**WORK TO DO**
Please present the records from the line containing "How much of" through the line containing "(x=503, y=82) <", both included, as a numbered list without blank lines.

**RAW DATA**
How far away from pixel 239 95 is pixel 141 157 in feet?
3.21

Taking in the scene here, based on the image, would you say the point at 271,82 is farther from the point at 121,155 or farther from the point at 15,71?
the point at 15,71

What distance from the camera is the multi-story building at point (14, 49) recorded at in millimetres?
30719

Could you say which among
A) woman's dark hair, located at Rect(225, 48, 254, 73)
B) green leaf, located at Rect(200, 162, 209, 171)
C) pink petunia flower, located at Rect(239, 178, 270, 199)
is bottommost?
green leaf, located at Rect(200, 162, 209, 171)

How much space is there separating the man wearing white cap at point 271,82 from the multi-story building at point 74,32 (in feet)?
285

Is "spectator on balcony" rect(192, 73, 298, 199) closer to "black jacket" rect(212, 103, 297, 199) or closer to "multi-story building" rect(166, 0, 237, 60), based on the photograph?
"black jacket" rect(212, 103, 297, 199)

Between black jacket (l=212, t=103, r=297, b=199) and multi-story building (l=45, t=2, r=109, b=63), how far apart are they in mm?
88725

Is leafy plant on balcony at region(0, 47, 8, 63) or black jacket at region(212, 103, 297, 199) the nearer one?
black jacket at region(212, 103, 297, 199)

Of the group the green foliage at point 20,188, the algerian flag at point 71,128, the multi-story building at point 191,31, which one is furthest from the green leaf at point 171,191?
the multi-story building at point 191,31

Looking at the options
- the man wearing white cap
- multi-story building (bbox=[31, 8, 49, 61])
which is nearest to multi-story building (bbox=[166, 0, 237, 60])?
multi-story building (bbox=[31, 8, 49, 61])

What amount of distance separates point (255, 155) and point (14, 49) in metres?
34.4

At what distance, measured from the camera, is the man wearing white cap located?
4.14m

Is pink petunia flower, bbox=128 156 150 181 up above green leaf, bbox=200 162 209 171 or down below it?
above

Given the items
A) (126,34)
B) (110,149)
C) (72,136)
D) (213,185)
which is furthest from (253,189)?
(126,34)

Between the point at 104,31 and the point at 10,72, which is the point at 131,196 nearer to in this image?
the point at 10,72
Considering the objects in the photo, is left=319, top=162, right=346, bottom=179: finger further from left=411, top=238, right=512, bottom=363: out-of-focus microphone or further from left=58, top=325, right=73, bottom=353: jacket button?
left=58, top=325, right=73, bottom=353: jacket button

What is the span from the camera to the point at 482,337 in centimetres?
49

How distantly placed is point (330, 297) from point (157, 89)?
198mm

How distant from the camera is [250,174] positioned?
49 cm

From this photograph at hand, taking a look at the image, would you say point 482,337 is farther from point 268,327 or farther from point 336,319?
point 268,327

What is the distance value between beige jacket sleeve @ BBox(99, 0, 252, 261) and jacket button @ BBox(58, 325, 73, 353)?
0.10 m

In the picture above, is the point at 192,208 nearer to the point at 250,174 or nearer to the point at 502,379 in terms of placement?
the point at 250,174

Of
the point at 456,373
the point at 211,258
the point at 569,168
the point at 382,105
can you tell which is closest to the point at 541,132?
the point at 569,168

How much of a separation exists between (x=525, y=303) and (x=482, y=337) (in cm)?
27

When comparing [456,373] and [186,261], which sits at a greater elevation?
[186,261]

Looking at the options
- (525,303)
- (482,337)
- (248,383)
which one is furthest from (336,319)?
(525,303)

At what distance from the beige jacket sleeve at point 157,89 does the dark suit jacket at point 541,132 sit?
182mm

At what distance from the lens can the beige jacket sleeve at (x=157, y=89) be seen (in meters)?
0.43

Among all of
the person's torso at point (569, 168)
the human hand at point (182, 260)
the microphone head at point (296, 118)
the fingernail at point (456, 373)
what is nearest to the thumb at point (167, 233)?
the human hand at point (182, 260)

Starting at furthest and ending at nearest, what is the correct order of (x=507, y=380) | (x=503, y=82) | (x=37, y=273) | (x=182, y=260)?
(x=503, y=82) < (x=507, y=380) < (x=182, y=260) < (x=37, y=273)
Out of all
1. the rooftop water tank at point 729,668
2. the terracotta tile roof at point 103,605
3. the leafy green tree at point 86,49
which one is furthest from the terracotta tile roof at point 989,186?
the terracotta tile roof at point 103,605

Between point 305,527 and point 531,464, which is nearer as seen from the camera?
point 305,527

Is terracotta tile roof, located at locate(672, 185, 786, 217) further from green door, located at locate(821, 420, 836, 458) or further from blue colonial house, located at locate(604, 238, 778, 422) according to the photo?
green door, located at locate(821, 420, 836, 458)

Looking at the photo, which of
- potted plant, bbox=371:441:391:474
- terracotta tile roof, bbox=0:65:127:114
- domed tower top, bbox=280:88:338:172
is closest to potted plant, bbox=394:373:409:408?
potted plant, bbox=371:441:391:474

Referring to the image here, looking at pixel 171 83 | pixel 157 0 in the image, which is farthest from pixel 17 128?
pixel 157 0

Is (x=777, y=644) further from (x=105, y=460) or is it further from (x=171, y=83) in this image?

**TASK RESPONSE**
1. How much of a separation exists between (x=525, y=303) and (x=482, y=337) (in cm)?
2. 27
3. When comparing [456,373] and [186,261], which sits at a greater elevation?
4. [186,261]
5. Looking at the options
6. - (525,303)
7. - (482,337)
8. - (248,383)
9. which one is furthest from (336,319)?
10. (525,303)
11. At what distance from the beige jacket sleeve at point 157,89 does the dark suit jacket at point 541,132 sit?
12. 182mm
13. At what distance from the lens can the beige jacket sleeve at (x=157, y=89) be seen (in meters)?
14. 0.43
15. Among all of
16. the person's torso at point (569, 168)
17. the human hand at point (182, 260)
18. the microphone head at point (296, 118)
19. the fingernail at point (456, 373)
20. what is nearest to the thumb at point (167, 233)?
21. the human hand at point (182, 260)
22. Starting at furthest and ending at nearest, what is the correct order of (x=507, y=380) | (x=503, y=82) | (x=37, y=273) | (x=182, y=260)?
23. (x=503, y=82) < (x=507, y=380) < (x=182, y=260) < (x=37, y=273)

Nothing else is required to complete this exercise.